Data entries:

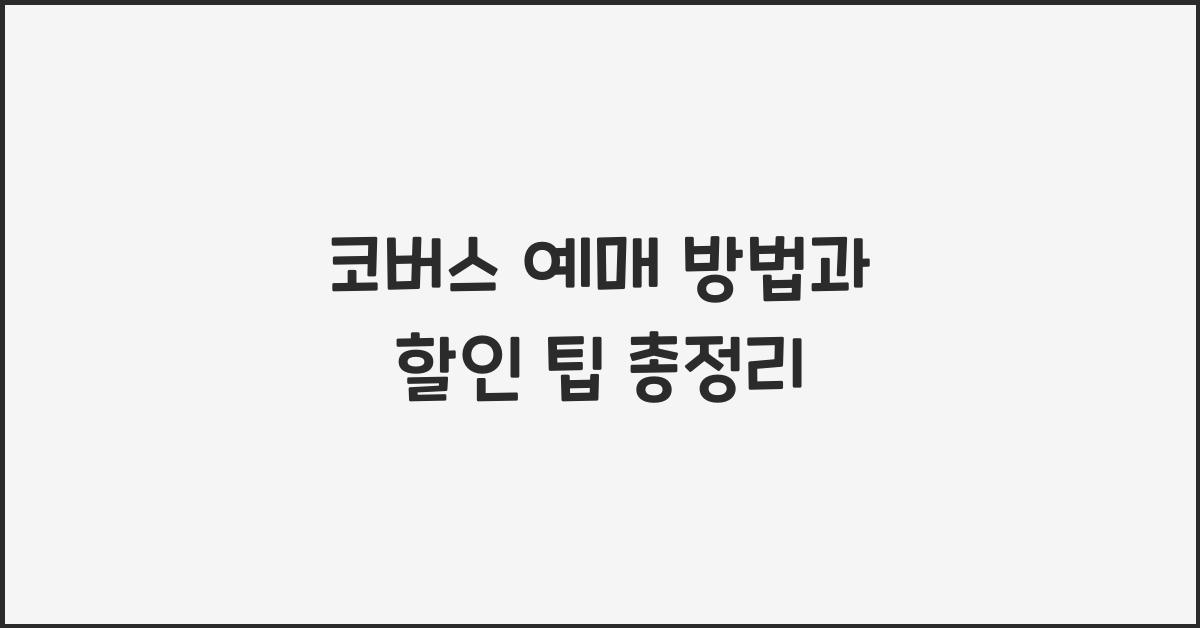 코버스 예매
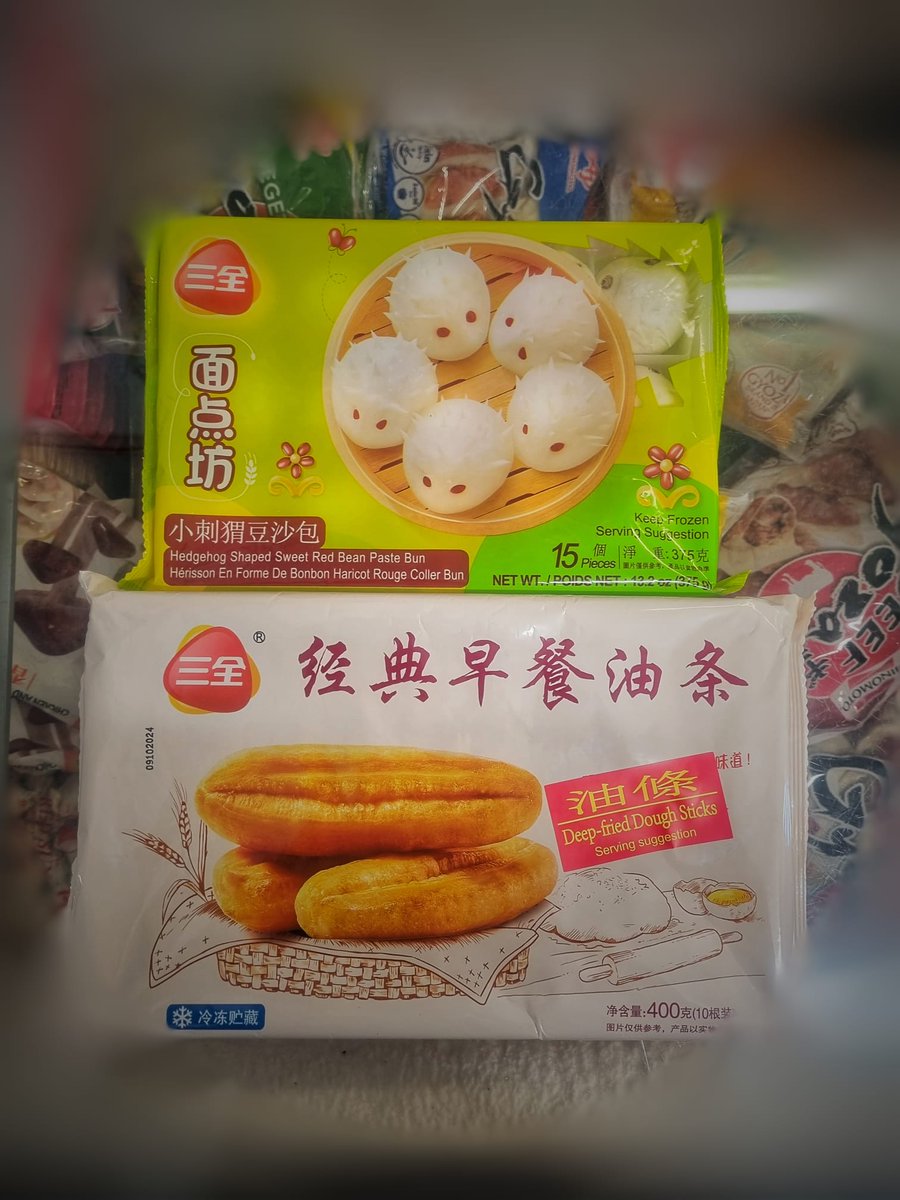 KimQuang12's tweet photo. New stock just arrived! Indulge in Oriental Fortune's sweet treats and Roti Span! Elevate your taste with our exclusive Asian delights. 🍡🌟   

#orientalstore #orientalfortune #asiandelights #essex #southend https://t.co/w6fpxD34RD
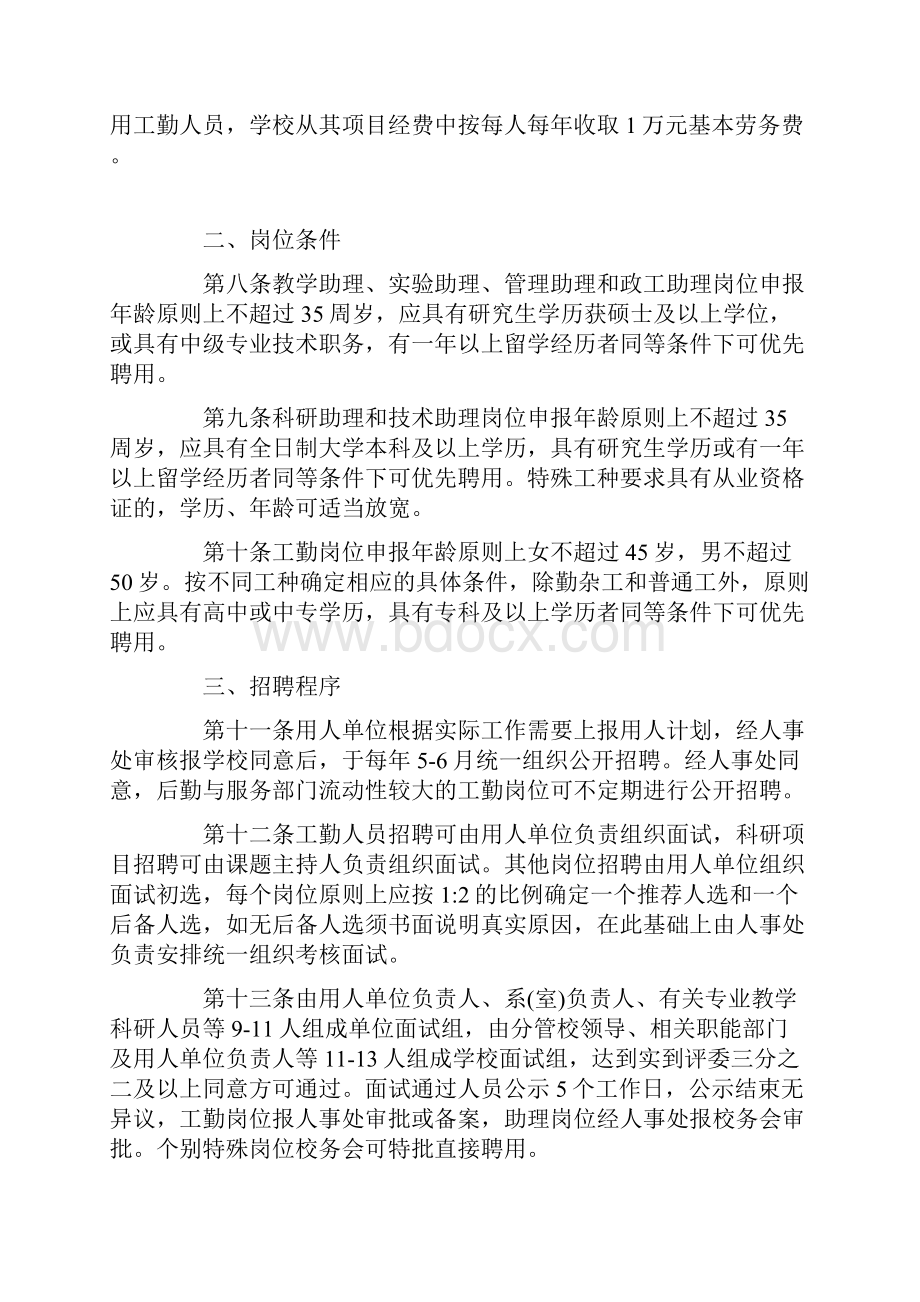 四川农业大学合同制聘用人员管理实施办法.docx_第2页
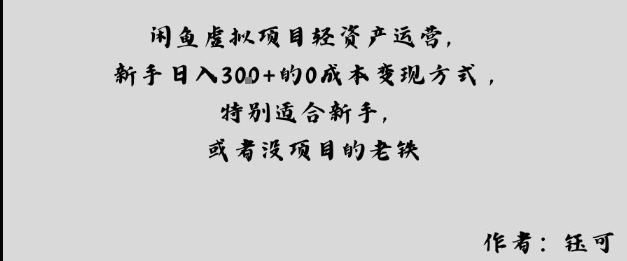 闲鱼虚拟项目轻资产运营，新手日入3张+的0成本变现方式，特别适合新手，或者没项目的老铁小淇云库-创业网-网赚副业-网创副业-项目拆解-技术类创业资源网-副业网-免费资源下载小淇云库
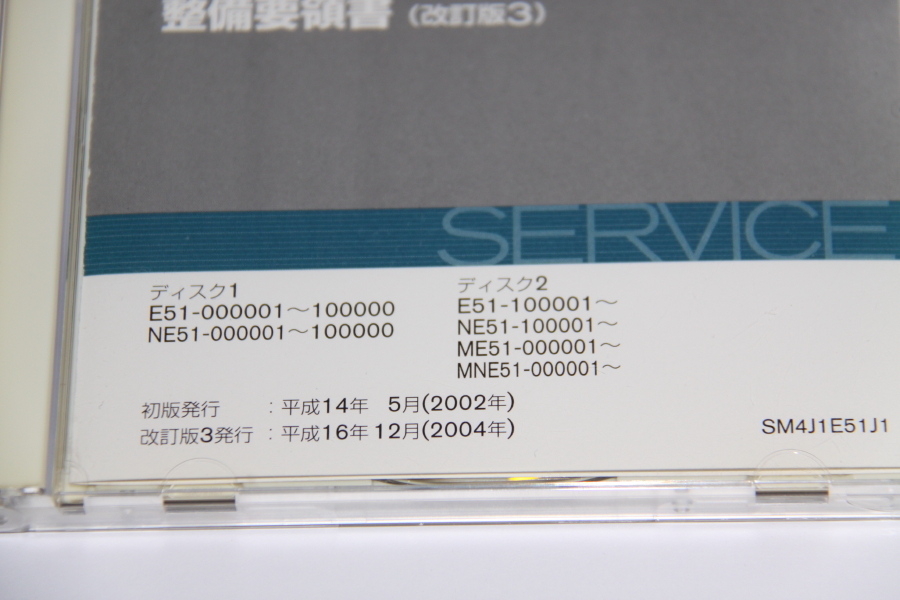 日産 E51型 エルグランド 整備要領書 改訂版3 CD版(エルグランド 
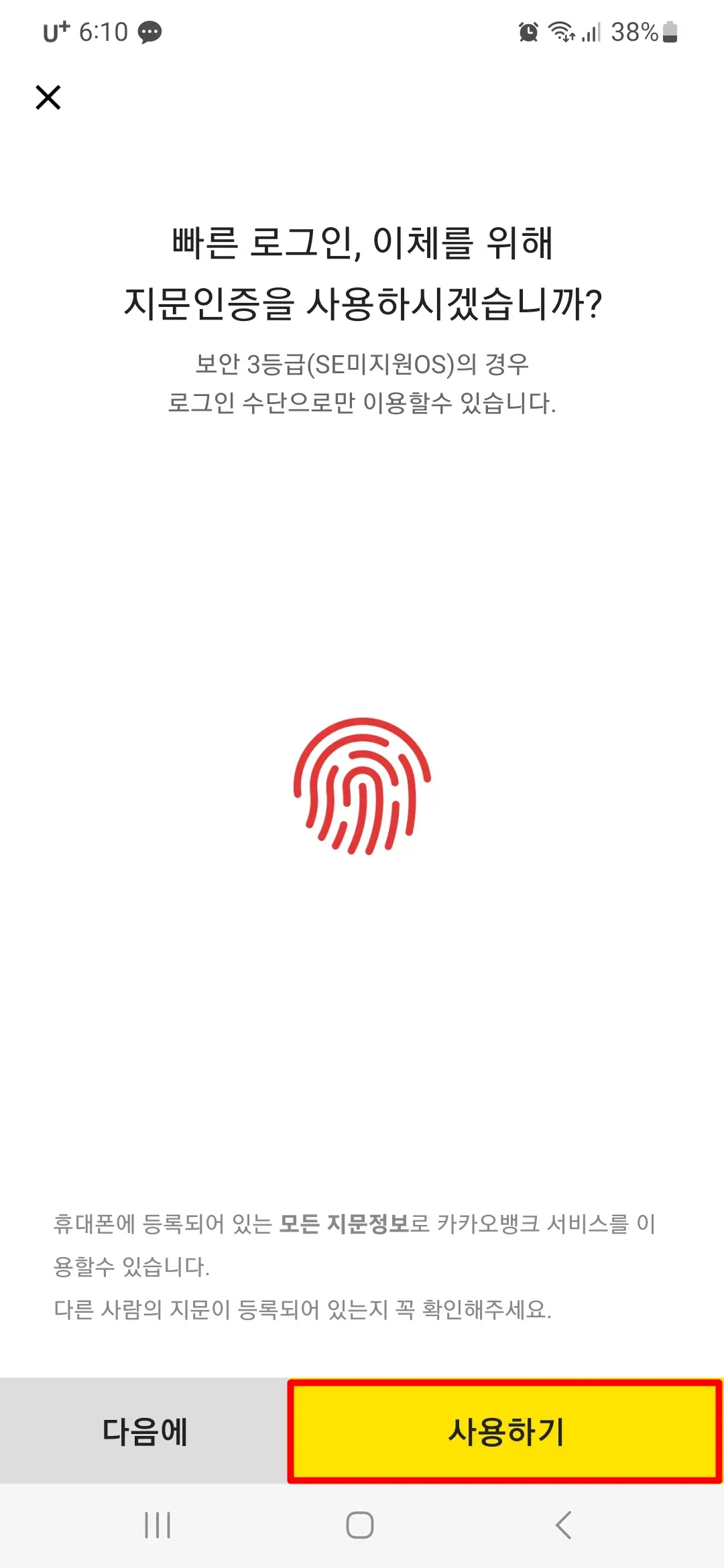 지문인증 사용하기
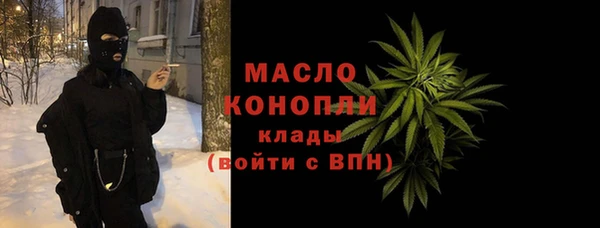 PSILOCYBIN Алексеевка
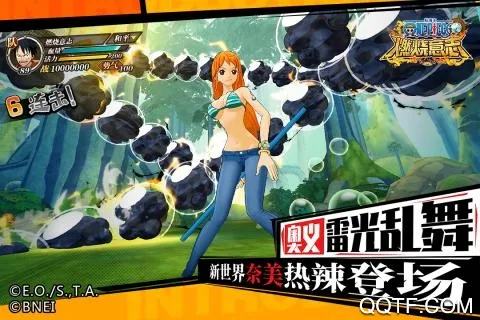 ����սʿ(������ȼ����Ϸ)v1.0.8136 ��Ѱ��ͼ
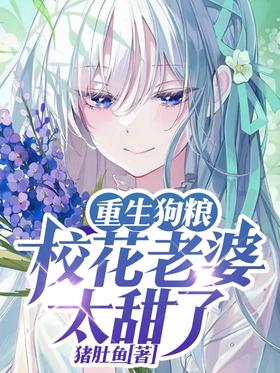 Rebirth Dog Food: The school beauty wife is too sweet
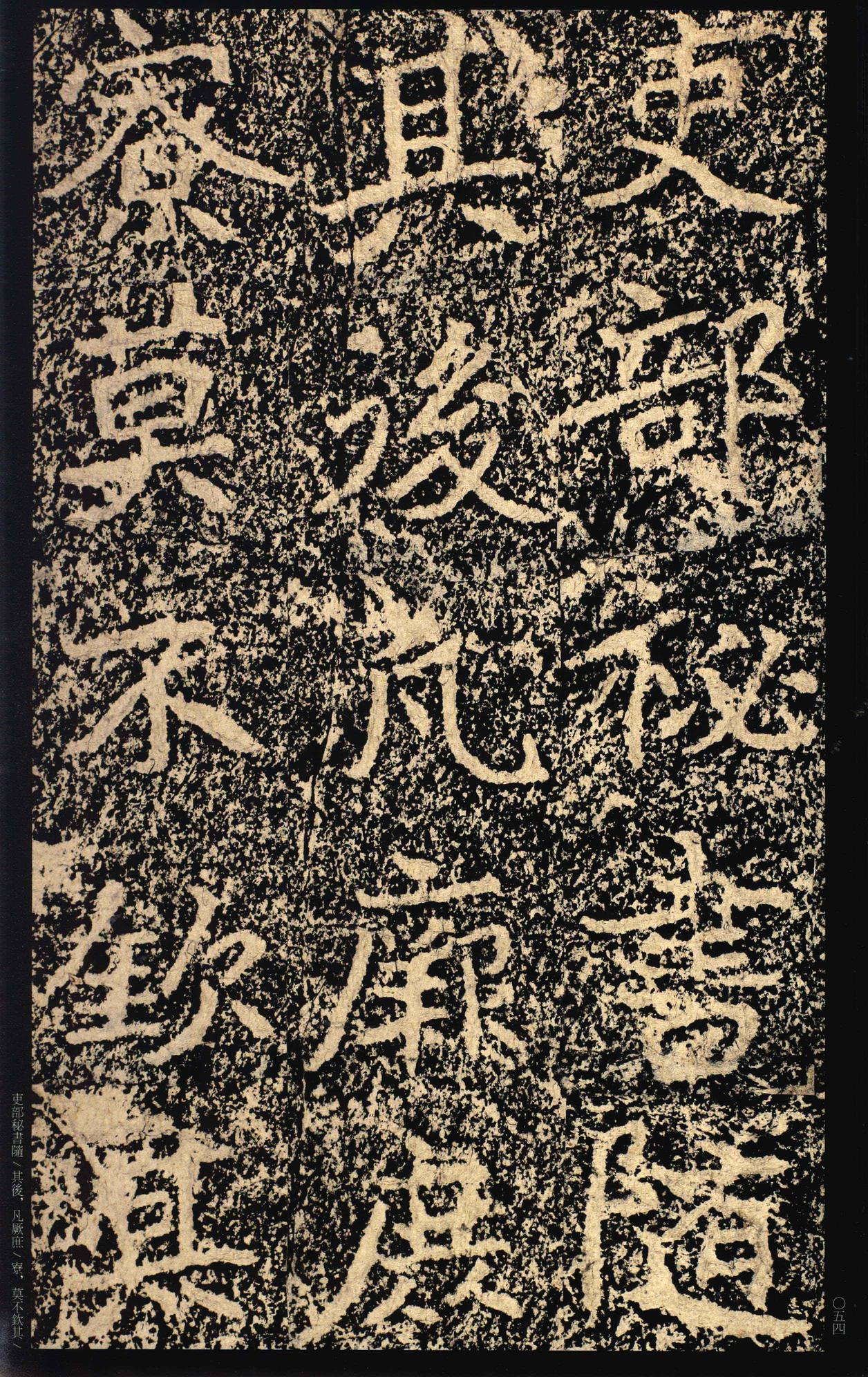 郑文公碑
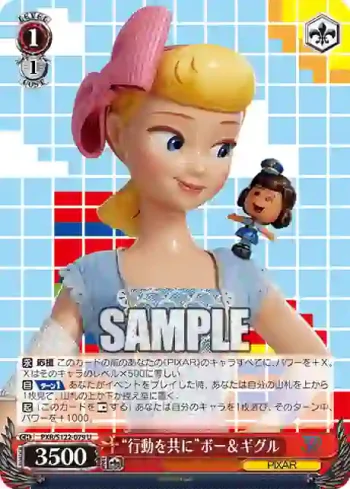 PXR/S122-079 U “行動を共に”ボー＆ギグル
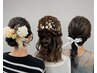 【結婚式や推し活ライブにも】 ヘアセット 　早朝もお電話で！
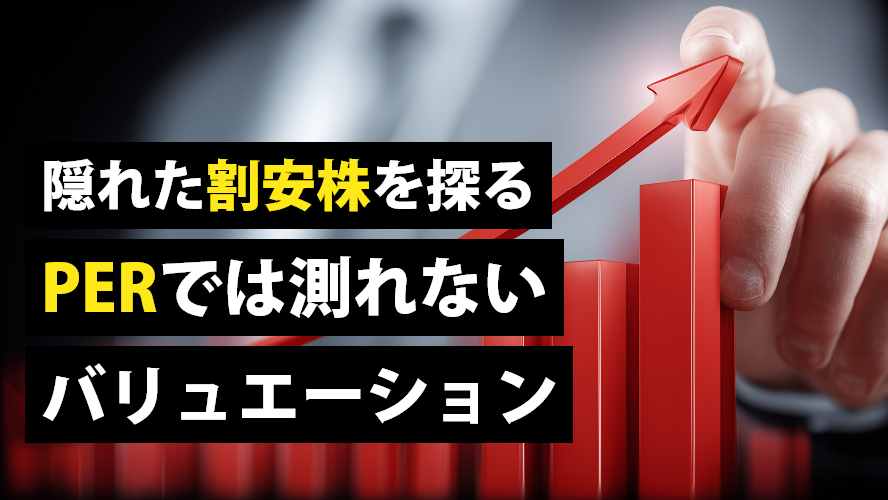 隠れた割安株を探る PERでは測れないバリュエーション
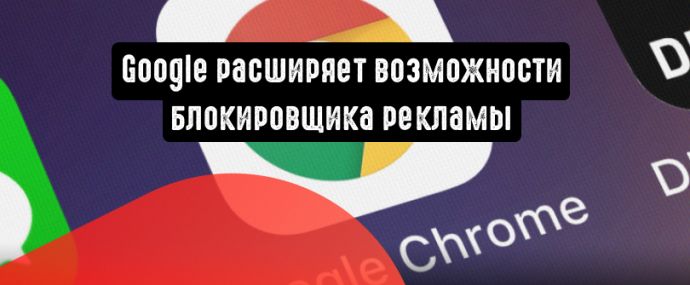 Расширение возможностей блокировщика рекламы от Google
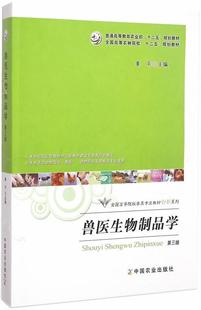 【正版书】 兽医生物制品学 姜平 主编 中国农业出版社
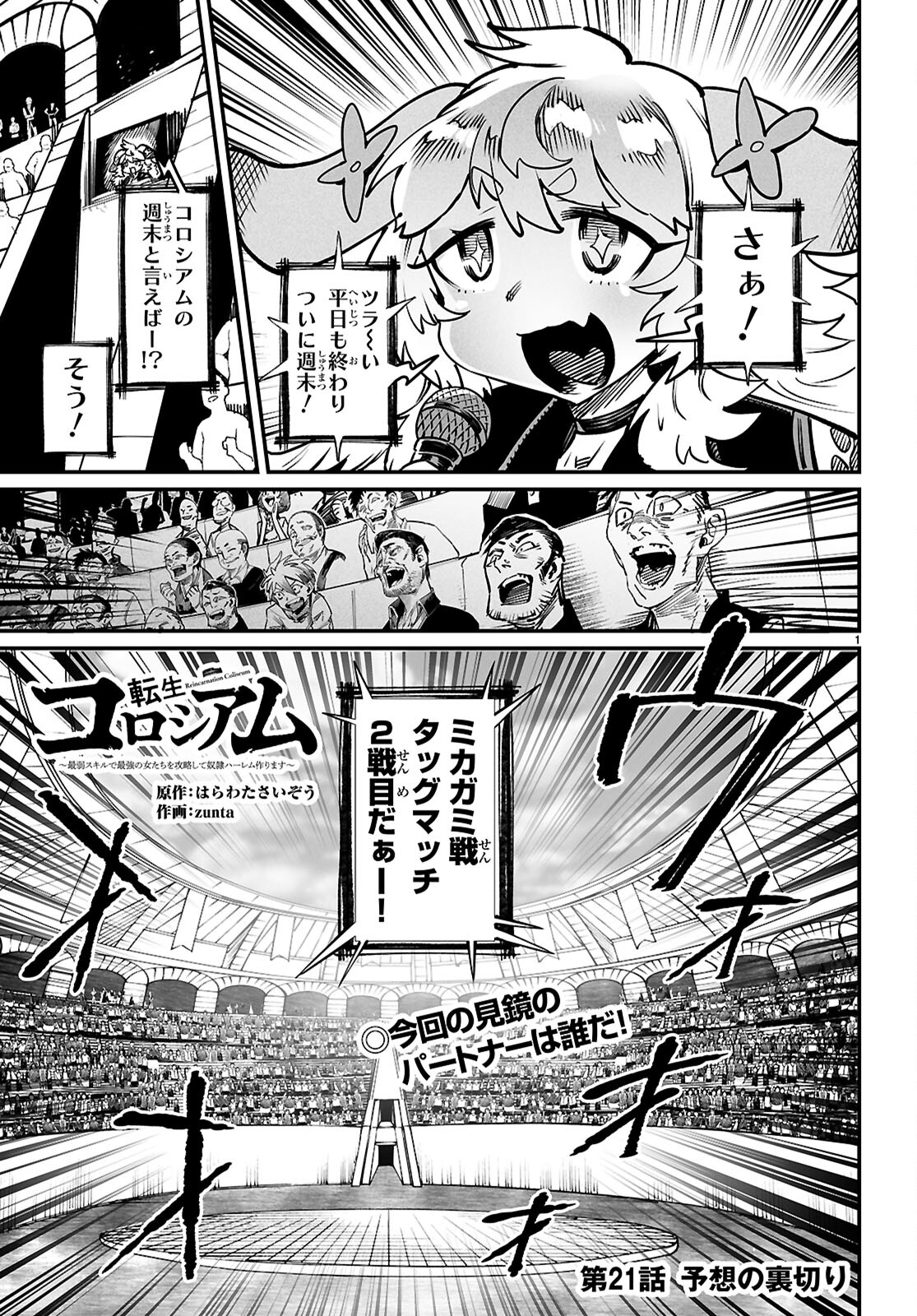 転生コロシアム - raw - 第21話 - https://jpee.aabb.to/JPEE/21000/2ggyzx1owxn.jpg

- [EXERCISE AIM]
The required output is the exact run of lines from the start of the records through the line containing "四川农业大学合同制聘用人员管理实施办法.docx_第2页", both ends included, with no pictures.

- [RESULT OF THIS TASK]
 코버스 예매
 KimQuang12's tweet photo. New stock just arrived! Indulge in Oriental Fortune's sweet treats and Roti Span! Elevate your taste with our exclusive Asian delights. 🍡🌟   

#orientalstore #orientalfortune #asiandelights #essex #southend https://t.co/w6fpxD34RD
 四川农业大学合同制聘用人员管理实施办法.docx_第2页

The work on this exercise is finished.